--- Begin MATERIAL SUPPLIED ---

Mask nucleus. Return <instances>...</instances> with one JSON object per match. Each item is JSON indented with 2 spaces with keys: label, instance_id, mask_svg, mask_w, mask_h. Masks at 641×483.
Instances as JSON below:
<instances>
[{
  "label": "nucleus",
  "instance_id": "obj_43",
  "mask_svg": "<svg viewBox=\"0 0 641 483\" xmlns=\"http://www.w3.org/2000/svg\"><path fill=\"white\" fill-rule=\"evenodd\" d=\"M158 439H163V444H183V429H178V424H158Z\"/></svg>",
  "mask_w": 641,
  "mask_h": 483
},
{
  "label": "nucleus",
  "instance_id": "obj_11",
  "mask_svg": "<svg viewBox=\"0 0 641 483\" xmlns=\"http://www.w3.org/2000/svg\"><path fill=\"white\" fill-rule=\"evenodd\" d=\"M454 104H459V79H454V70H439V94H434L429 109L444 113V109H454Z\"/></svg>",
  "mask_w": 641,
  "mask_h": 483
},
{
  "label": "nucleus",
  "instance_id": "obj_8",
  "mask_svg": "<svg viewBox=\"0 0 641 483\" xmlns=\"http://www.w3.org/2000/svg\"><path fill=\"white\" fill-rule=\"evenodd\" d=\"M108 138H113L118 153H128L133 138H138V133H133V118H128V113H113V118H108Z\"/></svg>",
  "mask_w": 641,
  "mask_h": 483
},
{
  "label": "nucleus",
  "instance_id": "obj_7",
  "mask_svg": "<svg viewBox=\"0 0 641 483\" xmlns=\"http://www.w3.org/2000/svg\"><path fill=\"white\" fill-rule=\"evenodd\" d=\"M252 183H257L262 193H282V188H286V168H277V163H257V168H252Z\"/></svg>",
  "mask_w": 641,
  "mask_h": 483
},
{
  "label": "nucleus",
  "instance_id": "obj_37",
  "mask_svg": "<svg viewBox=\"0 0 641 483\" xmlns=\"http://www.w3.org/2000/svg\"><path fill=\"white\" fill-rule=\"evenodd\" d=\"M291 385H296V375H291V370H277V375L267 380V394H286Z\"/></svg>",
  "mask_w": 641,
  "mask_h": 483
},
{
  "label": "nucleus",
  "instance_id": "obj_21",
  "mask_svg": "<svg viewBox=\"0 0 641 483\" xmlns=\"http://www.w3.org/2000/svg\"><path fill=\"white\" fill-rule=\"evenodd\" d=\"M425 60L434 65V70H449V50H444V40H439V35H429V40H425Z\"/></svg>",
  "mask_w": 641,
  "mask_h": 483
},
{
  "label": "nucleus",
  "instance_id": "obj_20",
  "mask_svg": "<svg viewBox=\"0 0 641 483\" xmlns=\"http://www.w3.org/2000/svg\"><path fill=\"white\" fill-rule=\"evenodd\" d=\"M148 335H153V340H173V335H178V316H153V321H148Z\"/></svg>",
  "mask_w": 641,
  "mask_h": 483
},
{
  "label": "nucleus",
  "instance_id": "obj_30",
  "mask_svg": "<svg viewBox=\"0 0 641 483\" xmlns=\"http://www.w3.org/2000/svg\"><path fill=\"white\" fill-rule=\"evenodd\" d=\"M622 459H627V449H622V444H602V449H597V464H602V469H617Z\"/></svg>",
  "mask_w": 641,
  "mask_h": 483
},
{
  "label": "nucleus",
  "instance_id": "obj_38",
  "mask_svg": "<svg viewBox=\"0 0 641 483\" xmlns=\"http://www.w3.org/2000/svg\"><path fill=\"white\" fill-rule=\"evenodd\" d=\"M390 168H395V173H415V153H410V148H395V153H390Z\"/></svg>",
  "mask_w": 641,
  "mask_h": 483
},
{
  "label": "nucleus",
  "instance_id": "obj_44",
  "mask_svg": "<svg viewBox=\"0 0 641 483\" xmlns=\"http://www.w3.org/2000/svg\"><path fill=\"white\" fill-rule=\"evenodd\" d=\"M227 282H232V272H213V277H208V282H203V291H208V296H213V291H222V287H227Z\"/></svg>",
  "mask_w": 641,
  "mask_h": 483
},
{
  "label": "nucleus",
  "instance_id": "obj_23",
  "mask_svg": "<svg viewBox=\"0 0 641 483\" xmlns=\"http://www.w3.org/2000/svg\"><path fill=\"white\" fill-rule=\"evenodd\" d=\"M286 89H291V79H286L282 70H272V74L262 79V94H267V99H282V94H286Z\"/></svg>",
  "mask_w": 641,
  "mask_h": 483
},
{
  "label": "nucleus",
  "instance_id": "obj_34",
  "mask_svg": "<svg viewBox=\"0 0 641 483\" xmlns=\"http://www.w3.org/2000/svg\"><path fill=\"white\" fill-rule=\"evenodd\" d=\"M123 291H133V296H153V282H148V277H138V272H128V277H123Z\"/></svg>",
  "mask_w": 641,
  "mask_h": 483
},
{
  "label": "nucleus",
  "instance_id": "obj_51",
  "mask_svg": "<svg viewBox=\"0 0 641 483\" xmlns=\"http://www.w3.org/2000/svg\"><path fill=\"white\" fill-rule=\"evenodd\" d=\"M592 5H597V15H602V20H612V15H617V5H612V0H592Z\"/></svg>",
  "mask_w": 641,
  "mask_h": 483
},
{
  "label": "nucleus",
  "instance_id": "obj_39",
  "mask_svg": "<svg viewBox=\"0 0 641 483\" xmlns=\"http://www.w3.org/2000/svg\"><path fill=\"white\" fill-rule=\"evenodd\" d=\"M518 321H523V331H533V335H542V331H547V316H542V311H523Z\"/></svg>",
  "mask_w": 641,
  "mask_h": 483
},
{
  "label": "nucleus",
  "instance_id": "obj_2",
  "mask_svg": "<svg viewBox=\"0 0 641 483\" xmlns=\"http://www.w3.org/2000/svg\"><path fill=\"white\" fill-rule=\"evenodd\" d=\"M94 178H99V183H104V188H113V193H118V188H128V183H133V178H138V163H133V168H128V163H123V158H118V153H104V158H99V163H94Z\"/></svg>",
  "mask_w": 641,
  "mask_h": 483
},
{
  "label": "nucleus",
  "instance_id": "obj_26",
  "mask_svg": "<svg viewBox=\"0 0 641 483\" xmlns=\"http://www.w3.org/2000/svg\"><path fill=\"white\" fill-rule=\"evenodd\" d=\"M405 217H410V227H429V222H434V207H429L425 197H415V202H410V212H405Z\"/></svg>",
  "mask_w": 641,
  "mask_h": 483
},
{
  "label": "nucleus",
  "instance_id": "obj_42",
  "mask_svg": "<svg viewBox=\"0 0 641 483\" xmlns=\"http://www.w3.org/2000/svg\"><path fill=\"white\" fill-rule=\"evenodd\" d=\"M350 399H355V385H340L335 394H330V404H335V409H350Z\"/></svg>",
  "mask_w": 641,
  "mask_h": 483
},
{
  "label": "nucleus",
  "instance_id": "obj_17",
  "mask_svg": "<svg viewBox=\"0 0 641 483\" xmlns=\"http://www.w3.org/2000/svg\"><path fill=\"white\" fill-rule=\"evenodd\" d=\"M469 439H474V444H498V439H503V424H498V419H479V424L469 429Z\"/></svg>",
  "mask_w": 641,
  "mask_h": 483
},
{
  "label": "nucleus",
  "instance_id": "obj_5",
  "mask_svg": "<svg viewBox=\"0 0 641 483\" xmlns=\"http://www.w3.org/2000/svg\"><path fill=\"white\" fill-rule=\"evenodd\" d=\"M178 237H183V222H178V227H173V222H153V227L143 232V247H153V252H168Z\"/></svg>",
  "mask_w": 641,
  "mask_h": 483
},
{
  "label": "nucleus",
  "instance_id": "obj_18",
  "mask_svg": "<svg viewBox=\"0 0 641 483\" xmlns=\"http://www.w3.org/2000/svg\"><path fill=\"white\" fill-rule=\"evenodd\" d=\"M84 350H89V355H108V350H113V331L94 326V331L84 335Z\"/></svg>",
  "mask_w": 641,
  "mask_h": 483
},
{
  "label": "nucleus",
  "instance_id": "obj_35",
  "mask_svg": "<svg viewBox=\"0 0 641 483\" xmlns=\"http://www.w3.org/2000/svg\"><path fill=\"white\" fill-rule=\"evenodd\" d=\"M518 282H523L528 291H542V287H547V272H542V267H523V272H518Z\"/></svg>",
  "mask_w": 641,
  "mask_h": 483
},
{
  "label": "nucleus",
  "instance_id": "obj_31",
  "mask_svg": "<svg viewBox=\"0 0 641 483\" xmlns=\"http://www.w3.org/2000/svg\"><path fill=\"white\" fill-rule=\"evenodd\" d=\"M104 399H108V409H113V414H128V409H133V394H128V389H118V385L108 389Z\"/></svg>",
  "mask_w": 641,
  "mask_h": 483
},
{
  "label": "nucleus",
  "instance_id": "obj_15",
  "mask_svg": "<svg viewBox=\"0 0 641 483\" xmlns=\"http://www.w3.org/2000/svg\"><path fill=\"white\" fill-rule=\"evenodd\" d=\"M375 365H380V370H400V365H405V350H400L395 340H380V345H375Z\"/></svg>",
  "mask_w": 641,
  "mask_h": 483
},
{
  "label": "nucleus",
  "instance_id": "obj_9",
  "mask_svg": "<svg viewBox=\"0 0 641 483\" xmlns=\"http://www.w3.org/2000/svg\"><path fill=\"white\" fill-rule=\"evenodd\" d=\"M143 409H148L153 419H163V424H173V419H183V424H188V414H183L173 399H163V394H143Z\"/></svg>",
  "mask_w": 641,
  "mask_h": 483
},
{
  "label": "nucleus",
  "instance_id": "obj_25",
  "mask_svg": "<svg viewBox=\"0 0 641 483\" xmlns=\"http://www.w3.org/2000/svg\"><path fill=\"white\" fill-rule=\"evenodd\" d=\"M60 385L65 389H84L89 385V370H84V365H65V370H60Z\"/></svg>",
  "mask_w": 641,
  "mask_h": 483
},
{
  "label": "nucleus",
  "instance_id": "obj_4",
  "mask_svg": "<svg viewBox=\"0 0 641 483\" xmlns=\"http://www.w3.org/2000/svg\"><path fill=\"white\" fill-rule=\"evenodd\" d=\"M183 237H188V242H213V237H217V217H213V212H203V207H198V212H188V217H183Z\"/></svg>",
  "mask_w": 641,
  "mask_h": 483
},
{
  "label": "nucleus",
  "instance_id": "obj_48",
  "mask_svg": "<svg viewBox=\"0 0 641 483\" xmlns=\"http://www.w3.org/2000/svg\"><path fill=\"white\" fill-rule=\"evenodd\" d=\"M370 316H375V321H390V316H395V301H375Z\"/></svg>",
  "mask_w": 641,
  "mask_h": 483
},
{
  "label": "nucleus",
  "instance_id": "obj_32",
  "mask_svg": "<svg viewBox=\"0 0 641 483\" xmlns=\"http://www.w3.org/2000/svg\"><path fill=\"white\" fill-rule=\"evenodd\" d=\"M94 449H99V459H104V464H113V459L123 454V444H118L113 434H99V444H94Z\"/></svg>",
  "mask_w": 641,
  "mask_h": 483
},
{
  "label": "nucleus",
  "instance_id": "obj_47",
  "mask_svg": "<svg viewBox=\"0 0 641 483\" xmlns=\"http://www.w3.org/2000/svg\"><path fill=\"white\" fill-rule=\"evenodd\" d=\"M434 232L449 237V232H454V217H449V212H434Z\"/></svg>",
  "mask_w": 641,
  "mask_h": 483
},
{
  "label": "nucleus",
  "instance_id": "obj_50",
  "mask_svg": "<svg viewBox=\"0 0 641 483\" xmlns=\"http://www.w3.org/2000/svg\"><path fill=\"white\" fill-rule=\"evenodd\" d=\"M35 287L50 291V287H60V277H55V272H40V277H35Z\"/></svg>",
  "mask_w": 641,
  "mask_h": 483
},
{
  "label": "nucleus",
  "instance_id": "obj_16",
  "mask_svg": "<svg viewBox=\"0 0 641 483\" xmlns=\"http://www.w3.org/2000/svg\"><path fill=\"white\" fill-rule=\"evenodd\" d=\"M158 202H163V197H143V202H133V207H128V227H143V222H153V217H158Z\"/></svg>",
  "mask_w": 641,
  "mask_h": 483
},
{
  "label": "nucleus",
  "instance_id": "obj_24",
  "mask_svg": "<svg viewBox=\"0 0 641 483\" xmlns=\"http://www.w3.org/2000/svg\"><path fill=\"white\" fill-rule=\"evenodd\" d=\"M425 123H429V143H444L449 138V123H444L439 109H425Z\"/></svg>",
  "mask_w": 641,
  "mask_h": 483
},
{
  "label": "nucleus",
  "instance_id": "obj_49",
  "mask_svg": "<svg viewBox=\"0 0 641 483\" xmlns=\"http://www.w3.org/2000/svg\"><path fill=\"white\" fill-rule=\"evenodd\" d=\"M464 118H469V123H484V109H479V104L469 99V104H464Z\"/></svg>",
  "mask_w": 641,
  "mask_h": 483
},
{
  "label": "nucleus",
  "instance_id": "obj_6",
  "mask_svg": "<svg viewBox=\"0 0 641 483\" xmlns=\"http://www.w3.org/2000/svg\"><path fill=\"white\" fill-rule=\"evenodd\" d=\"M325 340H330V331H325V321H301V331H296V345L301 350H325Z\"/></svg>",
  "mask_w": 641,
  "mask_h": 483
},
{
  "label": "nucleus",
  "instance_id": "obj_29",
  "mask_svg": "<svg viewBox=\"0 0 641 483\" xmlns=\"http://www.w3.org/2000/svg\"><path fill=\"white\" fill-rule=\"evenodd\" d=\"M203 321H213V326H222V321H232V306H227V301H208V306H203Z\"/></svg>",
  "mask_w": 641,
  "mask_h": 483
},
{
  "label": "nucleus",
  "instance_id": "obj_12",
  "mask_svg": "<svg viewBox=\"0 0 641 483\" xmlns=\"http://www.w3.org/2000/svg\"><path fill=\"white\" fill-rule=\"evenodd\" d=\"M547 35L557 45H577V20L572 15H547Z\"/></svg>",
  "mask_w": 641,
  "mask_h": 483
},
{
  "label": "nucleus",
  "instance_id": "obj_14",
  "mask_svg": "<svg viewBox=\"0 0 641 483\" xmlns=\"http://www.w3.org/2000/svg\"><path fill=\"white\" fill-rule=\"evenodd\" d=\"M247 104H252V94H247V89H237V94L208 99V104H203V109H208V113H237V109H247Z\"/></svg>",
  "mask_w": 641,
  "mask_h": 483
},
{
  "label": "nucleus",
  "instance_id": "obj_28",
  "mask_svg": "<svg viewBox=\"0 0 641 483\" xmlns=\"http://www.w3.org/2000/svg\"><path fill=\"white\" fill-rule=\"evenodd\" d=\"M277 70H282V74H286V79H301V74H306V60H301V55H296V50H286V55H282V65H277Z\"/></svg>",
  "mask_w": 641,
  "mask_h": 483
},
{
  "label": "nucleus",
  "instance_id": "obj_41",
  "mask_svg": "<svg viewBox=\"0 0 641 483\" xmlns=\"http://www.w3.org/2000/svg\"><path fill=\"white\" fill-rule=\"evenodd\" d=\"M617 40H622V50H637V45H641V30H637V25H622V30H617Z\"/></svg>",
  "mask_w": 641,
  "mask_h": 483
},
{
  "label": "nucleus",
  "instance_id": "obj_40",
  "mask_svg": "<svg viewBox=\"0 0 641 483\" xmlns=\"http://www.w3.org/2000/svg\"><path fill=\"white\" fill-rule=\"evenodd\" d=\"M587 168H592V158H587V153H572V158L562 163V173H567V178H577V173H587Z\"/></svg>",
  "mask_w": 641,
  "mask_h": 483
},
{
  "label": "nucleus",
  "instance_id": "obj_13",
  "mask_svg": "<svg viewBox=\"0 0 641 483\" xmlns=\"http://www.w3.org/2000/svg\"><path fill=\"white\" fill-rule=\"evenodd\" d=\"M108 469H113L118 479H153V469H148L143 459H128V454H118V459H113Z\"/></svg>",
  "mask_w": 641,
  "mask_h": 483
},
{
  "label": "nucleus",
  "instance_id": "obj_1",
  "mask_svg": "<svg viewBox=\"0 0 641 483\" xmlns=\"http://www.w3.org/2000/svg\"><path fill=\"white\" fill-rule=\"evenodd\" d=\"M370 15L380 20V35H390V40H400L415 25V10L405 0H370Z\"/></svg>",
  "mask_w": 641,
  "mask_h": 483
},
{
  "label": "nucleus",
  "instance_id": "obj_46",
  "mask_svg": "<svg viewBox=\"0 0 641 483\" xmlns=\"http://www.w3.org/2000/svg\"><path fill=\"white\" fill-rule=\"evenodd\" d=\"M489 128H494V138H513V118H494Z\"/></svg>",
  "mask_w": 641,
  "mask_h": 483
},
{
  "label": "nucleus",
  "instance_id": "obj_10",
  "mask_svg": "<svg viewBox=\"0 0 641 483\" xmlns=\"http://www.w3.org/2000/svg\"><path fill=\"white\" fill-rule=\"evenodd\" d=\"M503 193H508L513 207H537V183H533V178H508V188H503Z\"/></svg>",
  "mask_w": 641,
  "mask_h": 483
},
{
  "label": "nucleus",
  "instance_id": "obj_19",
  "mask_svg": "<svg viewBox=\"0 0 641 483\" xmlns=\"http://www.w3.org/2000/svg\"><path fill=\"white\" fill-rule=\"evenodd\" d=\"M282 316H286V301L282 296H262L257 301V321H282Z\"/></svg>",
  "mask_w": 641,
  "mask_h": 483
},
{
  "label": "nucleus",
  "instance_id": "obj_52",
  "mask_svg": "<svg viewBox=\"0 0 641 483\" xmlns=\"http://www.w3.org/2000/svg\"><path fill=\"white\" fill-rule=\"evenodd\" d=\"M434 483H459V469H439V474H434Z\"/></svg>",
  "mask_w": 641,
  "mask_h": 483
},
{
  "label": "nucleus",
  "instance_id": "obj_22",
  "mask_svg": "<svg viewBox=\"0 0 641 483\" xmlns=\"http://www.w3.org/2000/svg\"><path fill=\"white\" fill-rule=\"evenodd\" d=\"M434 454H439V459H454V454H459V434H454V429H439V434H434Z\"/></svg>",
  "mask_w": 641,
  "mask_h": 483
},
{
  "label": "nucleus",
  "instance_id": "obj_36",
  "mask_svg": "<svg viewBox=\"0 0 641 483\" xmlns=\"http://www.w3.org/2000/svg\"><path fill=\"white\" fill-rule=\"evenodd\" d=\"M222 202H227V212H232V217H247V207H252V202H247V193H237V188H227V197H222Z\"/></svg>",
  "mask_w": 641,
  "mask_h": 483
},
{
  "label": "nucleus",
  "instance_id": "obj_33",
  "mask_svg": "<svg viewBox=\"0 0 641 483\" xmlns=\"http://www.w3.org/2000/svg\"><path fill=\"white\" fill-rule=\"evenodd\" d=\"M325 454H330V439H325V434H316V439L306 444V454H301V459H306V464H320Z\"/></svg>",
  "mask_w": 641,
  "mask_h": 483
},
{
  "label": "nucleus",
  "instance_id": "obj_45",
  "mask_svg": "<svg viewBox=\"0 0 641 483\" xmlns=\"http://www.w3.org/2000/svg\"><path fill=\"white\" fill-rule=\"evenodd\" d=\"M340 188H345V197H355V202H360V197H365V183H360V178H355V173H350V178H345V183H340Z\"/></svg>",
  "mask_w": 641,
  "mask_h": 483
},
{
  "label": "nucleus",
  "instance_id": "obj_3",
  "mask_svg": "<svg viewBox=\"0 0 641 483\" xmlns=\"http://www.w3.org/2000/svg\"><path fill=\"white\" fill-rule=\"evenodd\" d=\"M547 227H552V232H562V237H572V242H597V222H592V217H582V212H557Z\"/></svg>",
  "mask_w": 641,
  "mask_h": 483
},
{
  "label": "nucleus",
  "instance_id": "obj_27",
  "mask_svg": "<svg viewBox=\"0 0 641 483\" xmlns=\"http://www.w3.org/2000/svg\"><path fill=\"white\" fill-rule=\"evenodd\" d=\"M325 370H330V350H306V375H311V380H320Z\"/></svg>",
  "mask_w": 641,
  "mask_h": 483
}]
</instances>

--- End MATERIAL SUPPLIED ---

Count the lines in the items above that contain the string "JSON", and reply with that number alone.

2